**SET PROBLEM**
Rewrite the talking-scales post from "(, Wed 17 Aug 2011, 9:08, Reply)" to "these days ladies?", putting "circus" in place of "zoo".
** Begin SELECTED PASSAGE **
OH MAN, PRODUCT IDEA
A set of scales, where every stone it says words instead of numbers, like
1st - "Take your toe off and just step on it"
2st - "You're supposed to use both feet"
3st - "C'mon jackass, you know how to use this thing"
...
9st - "G'wan, have a pie, you could do with it"
10st - "I can see your ribs when you breath in"
11st - "Unless you're a midget, you're a sexy bitch"
...
15st - "Six pack? More like a keg"
16st - "Eating for two? ,)"
17st - "Comfort eating again?"
18st - "One at a time"
19st - "Most elivators can only take two of you"
(, Wed 17 Aug 2011, 9:03, 4 replies, latest was 14 years ago)
How about one that you could record insults in should you go over a certain weight?
15 stone - "Morning you fat, lardy CUNT!"
(, Wed 17 Aug 2011, 9:05, Reply)
"Don't even fucking think about it. Get your fat arse out for a jog!"
(, Wed 17 Aug 2011, 9:08, Reply)
"Oh great, someone's put me in a zoo"
(, Wed 17 Aug 2011, 9:24, Reply)
or two, one bad and one good. George Clooney* says positive things and Rowan Atkinson says negative things. Double reinforcement!
*I dunno, who's a sexy man these days ladies?
** End SELECTED PASSAGE **
** Begin RECORD EXTRACTS **
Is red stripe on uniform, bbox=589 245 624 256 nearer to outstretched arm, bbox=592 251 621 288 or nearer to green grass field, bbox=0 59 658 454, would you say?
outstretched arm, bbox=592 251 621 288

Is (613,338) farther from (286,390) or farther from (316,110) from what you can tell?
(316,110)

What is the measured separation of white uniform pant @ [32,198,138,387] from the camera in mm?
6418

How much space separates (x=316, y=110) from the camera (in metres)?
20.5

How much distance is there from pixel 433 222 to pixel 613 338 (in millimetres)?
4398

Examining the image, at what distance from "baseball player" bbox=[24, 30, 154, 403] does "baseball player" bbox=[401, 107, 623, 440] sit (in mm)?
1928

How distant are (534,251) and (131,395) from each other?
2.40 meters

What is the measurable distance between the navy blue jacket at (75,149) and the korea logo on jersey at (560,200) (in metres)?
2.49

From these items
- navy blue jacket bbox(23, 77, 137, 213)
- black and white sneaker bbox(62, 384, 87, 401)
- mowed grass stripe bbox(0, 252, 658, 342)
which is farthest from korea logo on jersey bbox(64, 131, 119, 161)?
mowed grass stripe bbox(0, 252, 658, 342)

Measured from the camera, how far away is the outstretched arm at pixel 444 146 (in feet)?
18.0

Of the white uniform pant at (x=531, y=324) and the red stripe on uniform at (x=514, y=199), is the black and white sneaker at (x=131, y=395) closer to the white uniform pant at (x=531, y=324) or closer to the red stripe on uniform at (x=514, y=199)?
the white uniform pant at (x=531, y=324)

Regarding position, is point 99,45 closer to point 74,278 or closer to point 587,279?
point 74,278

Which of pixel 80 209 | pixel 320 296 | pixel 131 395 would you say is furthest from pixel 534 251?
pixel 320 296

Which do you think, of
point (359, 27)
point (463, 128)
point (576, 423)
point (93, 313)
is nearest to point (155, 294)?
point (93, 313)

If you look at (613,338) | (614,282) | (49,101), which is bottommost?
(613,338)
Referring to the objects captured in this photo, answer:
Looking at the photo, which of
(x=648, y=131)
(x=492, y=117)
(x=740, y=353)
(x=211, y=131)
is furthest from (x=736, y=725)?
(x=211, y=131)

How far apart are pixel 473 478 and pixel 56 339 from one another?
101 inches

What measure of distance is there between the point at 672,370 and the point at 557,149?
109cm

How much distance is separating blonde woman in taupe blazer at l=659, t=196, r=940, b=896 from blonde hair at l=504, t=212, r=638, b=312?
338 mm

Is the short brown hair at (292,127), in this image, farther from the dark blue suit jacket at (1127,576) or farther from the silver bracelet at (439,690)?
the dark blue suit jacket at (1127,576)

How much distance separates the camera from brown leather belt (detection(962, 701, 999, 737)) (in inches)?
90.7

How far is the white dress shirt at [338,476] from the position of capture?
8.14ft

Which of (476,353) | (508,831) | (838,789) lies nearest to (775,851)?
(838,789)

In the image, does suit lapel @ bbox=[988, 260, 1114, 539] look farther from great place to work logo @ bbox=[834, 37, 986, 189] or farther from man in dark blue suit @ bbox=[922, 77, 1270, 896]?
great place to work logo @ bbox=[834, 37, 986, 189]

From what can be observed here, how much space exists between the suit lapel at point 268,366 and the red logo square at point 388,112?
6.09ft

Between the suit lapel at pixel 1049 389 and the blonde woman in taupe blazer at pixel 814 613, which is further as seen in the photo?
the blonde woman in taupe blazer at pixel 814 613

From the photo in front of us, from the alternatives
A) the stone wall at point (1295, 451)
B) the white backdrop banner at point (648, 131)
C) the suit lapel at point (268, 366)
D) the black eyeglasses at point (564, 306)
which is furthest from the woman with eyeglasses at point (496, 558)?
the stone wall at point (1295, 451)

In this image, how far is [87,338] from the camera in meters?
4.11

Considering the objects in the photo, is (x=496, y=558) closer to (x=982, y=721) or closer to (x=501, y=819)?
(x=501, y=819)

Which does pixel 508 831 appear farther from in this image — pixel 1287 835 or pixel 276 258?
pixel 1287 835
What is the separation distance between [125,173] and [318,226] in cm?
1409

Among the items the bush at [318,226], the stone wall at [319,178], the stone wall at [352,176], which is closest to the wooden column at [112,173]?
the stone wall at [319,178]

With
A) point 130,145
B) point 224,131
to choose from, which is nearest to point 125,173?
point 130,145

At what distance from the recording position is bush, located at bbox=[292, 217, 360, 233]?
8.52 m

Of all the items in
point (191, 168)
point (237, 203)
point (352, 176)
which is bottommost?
** End RECORD EXTRACTS **
**ANSWER TO THIS EXERCISE**
(, Wed 17 Aug 2011, 9:08, Reply)
"Oh great, someone's put me in a circus"
(, Wed 17 Aug 2011, 9:24, Reply)
or two, one bad and one good. George Clooney* says positive things and Rowan Atkinson says negative things. Double reinforcement!
*I dunno, who's a sexy man these days ladies?